- **EXTRAIT DE LA SOURCE**
--*--

En mars 2017, en marge d'une manifestation du collectif Les canards en colère, Lionel Candelon a recouvert les radars fixes de Hontanx et de Laglorieuse dans les Landes avec des sacs poubelles.

Pour ces faits, il était poursuivi devant le tribunal de Mont de Marsan pour dégradation ou détérioration d'un bien destiné à l'utilité publique.

Recouvrir un radar, est-ce une dégradation?

Le prévenu qui est un éleveur de canard a déclaré à la barre qu'avec son action, il s'agissait avant tout de faire passer un message, celui du malaise de toute une profession frappée pour la deuxième année consécutive par la grippe aviaire.

Le but était simplement d'empêcher le radar de flasher sans le dégrader, d'autant plus que pour Lionel Candelon, "ce n'est pas quelques flashs en moins qui vont creuser la dette de la France !".

L'avocat de la défense a donc déplacé le débat pour savoir si recouvrir un radar pouvait être considéré comme une dégradation.

--*--

- **ACTIONS DEMANDÉES**
[A] Restituez l'extrait sur les radars recouverts, tout ce qui va de « Pour ces faits, il » jusqu'à « est-ce une dégradation? ».
[B] D'après l'extrait sur les radars recouverts, les affirmations suivantes sont-elles exactes ? Répondez par oui ou par non, en citant chaque fois les mots décisifs de l'extrait. (i) Les radars recouverts se trouvaient à Hontanx et à Laglorieuse. (ii) Le prévenu était poursuivi devant le tribunal de Bordeaux. (iii) La profession subissait la grippe aviaire pour la première fois.
[C] Poursuivez l'extrait sur les radars recouverts à partir de sa dernière phrase.

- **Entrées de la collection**
--*--

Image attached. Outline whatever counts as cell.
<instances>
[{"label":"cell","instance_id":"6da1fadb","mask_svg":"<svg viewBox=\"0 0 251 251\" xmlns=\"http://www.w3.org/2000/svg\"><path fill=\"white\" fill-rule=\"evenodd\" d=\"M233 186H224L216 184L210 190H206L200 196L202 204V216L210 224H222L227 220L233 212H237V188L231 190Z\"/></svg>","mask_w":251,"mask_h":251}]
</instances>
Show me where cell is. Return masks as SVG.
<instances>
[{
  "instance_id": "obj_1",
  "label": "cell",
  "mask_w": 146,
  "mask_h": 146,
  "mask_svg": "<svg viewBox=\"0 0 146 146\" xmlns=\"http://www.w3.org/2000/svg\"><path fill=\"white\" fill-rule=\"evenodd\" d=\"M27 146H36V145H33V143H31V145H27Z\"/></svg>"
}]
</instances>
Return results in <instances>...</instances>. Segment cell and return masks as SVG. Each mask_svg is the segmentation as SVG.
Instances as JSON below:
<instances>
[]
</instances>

--*--

- **RÉSULTATS DE L'EXERCICE**
[A]
Pour ces faits, il était poursuivi devant le tribunal de Mont de Marsan pour dégradation ou détérioration d'un bien destiné à l'utilité publique.

Recouvrir un radar, est-ce une dégradation?

[B]
(i) Oui : « les radars fixes de Hontanx et de Laglorieuse dans les Landes ».
(ii) Non : « il était poursuivi devant le tribunal de Mont de Marsan ».
(iii) Non : « frappée pour la deuxième année consécutive par la grippe aviaire ».

[C]
Pour le parquet, dégradation veut dire porter atteinte au fonctionnement des institutions car si effectivement dans les faits reprochés au prévenu, « il n'y a pas de destruction », « ce radar a été mis hors d'usage, empêché d’effectuer son travail » et c'est en cela, qu'il « a été dégradé ».

Pour la défense, la seule définition d'une dégradation est: détériorer, endommager ou abîmer. Ce qui ne correspond pas du tout aux faits reprochés au prévenu puisque pour remettre en service les radars concernés, il suffisait d'enlever le scotch enroulé autour des sacs poubelles.

Le juge prononce la relaxe

Devant ces arguments, la décision a été la relaxe! Pour la juge, « si l'on s'en tient à une interprétation stricte de la loi, vous n'avez ni dégradé, ni eu l'intention de le faire. Le tribunal vous relaxe ».